A critical look at Yogananda's hard work

No Yogananda, but Gustav Klimt. Hope I. 1903. Modified detail.
Many ideas are embedded in paintings, also concepts of the love life.

Yogananda was sent to the West to propagate kriya yoga, and turned into an orator till once when he talked on some subject, he found had better refrain from much public talk. Then he changed his ways somewhat, and talked more for "the crew" each Sunday, and more often too.

In our times, a talk that is recorded, may reach hundreds of thousands or more, depending on who talks, about what, and his or her listeners. The efforts are largely taken over by machines. To let machines and computers to the hard work, is part of modern times and trends. The alarming consequences of adapting to much of that sort, may get hard in time, but we are hardly there yet.

Another issue highlighted by hard-working Yogananda is what to work hard with. Yogananda adapted kriya yoga and his hype about it. Was is wise to do that? Followers hope "yes," while old yogis of his kriya yoga line may have other and perhaps better thoughts in that matter.

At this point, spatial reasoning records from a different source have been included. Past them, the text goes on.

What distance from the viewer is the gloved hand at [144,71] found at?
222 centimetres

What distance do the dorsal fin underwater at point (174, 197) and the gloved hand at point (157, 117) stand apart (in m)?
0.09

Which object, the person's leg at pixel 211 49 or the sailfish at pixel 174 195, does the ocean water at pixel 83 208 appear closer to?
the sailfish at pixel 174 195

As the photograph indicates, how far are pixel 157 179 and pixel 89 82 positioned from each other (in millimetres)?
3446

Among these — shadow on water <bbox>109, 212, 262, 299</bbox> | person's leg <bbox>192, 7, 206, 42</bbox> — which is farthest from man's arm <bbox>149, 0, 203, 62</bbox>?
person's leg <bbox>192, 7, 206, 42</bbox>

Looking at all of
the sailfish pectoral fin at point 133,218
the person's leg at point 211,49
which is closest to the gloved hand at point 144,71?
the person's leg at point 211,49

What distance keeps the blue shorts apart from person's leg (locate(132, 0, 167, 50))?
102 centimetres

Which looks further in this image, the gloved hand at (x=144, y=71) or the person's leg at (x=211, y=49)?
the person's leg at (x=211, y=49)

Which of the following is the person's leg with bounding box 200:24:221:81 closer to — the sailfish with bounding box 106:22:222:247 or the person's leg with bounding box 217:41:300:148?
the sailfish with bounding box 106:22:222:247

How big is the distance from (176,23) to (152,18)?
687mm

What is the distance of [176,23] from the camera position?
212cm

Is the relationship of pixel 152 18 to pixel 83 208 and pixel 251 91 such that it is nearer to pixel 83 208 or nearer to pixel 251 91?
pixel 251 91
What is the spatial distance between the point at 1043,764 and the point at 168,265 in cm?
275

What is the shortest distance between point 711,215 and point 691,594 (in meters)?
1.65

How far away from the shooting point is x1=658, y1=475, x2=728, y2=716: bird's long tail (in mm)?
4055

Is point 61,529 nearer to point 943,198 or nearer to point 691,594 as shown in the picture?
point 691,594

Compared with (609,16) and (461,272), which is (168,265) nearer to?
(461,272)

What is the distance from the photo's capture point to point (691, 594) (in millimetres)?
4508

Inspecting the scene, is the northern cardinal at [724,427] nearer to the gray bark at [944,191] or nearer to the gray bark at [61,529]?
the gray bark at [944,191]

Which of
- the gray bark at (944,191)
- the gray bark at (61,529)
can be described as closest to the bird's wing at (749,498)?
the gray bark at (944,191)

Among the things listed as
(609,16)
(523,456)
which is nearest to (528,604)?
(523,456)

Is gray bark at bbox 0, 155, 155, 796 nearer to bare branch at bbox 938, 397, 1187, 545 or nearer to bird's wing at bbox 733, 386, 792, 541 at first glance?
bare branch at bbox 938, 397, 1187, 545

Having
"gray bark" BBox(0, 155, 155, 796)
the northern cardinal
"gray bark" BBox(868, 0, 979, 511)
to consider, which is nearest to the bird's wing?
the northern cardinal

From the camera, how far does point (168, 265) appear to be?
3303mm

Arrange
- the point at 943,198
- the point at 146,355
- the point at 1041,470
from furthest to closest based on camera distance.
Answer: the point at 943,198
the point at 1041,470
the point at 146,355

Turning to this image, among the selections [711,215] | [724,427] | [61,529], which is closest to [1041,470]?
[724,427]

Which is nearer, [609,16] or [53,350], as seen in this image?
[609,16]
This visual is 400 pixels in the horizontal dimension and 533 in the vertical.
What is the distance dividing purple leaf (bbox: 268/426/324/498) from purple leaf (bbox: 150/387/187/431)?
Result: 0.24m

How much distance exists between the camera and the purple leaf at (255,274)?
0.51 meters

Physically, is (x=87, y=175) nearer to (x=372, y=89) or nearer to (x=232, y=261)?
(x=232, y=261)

I give you two key sources here: [1] and [2]

The first link is to an alternative kriya yoga site, the other is to a book written by a fellow disciple of Yogananda, an eyewitness account to much, and substantiations of this: Yogananda changed kriya, and not all that he did, was much welcome among the old-timers. That is for sure.

A third and rather overlooked side to Yogananda's efforts is that he changed the kriya yoga hype too, after some time in the United States. First he was told to spread the kriya yoga several kriya gurus had taught him and work hard at "sitting panting next to inaudibly" along with that. Accommodation-willing Yogananda started to simplify kriya, leaving out formerly fixed parts of the system, and including a few methods that are not part of kriya yoga proper: he included hamsa and a nadi-listening method that is called the Om technique. He left out yogic tongue-lifting, a crucial element of original kriya.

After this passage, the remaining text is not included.